CALGARY, Alberta -- Shoving matches erupted Wednesday between police and anti-globalization protesters in two Canadian cities as initially peaceful demonstrations against the summit of the world's richest countries turned testy.

No major violence occurred. But incidents like the burning of a U.S. flag outside the U.S. Embassy in Ottawa, the capital, and a brief shoving match between scores of protesters and police at a McDonald's restaurant in Calgary underscored tensions surrounding demonstrations against capitalism and policies of the Group of Eight nations.

Protesters were kept far from the summit, being held at a remote Rocky Mountain resort of Kananaskis, 100 kilometers west of Calgary.

Police said one person was arrested at a checkpoint on the lone paved road to Kananaskis after a busload of postal union workers delivering a protest letter to summit leaders was stopped.

The arrest was for obstructing a law enforcement official, and the man was being held in Calgary, according to a police statement.

Later Wednesday, a caravan of dozens of vehicles drove from Calgary and was allowed through the first few of the checkpoints in a symbolic protest of the lack of access to the summit site. Some protesters played drums on the roadside while negotiations with police ensued on getting from checkpoint to checkpoint, with the line of cars stretching hundreds of meters along the road.

The Ottawa protest, 3,200 kilometers east of the summit, ranged from the brazen, when a dozen people danced nude in front of Canada's Parliament, to the bellicose, with some black-clad demonstrators throwing golf balls and paint-filled balloons that damaged street lamps, police cars and a bank window.

Protesters blocked traffic, beat drums and shouted "Capitalism Kills," "The Enemy is Profit" and "Down with the G-8."

"It was a great success," said Lisa Freeman of the Anti-Capitalist Community Action. "People were marching for an end to this capitalist system and these elite G-8 leaders who are hiding out in Alberta."

One man was arrested when protesters stopped the police from apprehending another man.
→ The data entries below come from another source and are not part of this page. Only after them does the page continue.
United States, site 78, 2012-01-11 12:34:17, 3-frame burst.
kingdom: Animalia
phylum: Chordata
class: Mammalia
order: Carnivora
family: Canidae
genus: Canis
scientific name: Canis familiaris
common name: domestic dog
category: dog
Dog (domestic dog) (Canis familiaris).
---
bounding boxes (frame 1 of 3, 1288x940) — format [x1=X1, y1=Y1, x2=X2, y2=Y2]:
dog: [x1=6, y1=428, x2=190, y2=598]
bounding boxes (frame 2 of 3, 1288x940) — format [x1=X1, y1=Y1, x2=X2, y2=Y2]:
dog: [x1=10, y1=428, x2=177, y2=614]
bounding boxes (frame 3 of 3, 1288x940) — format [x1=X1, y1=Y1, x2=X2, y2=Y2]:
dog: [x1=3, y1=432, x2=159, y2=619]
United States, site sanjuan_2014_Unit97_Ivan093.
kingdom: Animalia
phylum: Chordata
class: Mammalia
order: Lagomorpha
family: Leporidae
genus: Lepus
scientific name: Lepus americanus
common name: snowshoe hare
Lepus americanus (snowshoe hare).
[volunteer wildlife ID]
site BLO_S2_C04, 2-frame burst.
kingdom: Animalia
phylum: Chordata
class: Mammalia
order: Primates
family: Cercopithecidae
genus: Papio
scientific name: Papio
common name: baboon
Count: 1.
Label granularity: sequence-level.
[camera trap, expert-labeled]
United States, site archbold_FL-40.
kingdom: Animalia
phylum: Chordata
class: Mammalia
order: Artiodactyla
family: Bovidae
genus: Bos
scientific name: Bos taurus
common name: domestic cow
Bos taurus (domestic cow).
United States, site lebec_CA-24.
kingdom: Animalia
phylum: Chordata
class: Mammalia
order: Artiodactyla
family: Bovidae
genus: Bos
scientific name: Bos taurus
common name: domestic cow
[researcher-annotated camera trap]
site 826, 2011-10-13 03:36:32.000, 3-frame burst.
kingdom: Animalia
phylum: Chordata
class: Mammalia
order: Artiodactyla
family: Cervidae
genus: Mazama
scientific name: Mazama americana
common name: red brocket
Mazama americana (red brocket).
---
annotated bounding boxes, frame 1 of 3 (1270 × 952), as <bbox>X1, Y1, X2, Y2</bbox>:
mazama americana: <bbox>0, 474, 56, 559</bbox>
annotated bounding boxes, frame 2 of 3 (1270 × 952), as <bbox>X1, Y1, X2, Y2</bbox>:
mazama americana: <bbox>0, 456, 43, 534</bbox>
A police officer was seen bleeding from the nose after the scuffle.

In Calgary, a festival-like morning march by 1,000 people snarled traffic but remained peaceful.

Afterward, a smaller group headed into the center of the city with dozens of police on bicycles keeping a close watch.

Outside a downtown McDonald's restaurant, the 150 protesters confronted a line of officers who pushed them back, resulting in a brief shoving match.

Some protesters shouted "fascists" and "racists" at the police, while others tried to calm the situation.

The group eventually moved on.

Despite the scuffles, most of the protests against the meeting of world industrial powers -- the United States, Britain, Canada, France, Germany, Italy, Japan and Russia -- have been peaceful, with a march Sunday and demonstrations Tuesday in Calgary proceeding without any violence or arrests.

Violence at last year's G-8 demonstrations in Genoa, Italy, left one protester dead.

To prevent disruptions this year, summit leaders met in relative seclusion at the mountain retreat. At the meeting site, tight security included checkpoints stationed every few hundred meters along the only paved road into the resort that were guarded by camouflage-clad soldiers carrying automatic weapons.

In Calgary, police have taken a low-key approach. Access is restricted only in two blocks around a convention center where national delegations will brief the media.

Still, protest organizers accused authorities of raising tensions by denying them permits to set up a "solidarity village" in Calgary.

"If they were concerned about de-escalation, they would have provided a place for legal events," said David Robbins, a trade campaigner for the Council of Canadians, a social activist group.